As animal feed costs are rising because of the record droughts in the Midwest, Shepard stands to do really well raising livestock this way. He gives his large animals a little grain with vitamin supplements (his steer gets only three cups of grain a day, whereas conventionally raised steers need as much as 25 pounds of grain feed a day).

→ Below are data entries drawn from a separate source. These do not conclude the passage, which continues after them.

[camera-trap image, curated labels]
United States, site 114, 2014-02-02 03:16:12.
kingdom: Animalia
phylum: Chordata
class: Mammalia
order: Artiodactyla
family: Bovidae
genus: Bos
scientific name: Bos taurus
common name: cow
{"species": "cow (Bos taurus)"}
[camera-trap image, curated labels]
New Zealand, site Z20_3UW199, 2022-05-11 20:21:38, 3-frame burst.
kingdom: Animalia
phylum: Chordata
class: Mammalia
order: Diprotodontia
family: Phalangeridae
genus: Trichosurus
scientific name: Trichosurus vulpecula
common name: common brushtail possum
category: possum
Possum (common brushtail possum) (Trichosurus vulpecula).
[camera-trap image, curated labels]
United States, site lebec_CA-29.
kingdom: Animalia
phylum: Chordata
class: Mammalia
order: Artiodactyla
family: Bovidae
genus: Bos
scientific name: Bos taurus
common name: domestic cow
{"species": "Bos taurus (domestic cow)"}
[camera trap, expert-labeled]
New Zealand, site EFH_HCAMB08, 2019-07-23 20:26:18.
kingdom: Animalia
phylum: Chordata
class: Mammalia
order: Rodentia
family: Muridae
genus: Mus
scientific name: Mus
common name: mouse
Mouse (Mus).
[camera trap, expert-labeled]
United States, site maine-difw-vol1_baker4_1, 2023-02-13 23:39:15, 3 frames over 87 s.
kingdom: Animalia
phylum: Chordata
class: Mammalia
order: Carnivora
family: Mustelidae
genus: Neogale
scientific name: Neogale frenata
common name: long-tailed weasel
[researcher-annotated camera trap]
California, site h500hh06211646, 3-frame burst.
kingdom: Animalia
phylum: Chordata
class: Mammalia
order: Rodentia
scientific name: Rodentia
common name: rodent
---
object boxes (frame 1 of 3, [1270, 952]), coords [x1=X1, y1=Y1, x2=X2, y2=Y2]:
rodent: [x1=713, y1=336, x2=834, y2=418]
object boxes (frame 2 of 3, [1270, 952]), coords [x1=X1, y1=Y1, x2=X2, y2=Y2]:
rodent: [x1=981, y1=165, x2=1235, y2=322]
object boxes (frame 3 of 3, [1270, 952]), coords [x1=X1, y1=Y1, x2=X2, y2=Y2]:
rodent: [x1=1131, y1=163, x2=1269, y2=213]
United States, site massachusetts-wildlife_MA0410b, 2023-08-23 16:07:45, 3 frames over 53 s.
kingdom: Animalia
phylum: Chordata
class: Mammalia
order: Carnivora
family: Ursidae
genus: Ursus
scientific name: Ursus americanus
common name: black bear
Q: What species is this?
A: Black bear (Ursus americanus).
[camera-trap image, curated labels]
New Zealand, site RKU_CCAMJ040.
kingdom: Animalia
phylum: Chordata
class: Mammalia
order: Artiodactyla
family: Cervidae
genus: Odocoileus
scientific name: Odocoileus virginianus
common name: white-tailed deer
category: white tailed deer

Shepard plans to quadruple the number of animals on his farm next year.
The idea, eventually, is to have cattle, chickens, hogs, sheep, and turkeys in a leader-follower system — all of the animals will be kept in small paddocks and moved frequently to aggressively trample-graze the alleys between trees and shrubs.
Due to this year’s drought, Shepard’s apples were nonexistent and the chestnuts and hazelnuts were way down. But the farm has a large variety of crops that produce at different times and thrive in multiple climatic conditions. He believes this approach will be crucial for farmers facing the unpredictable, potentially destructive weather of the future. “This summer was the driest on record in our part of Wisconsin and we had the finest cattle and hogs we’ve ever had,” he says.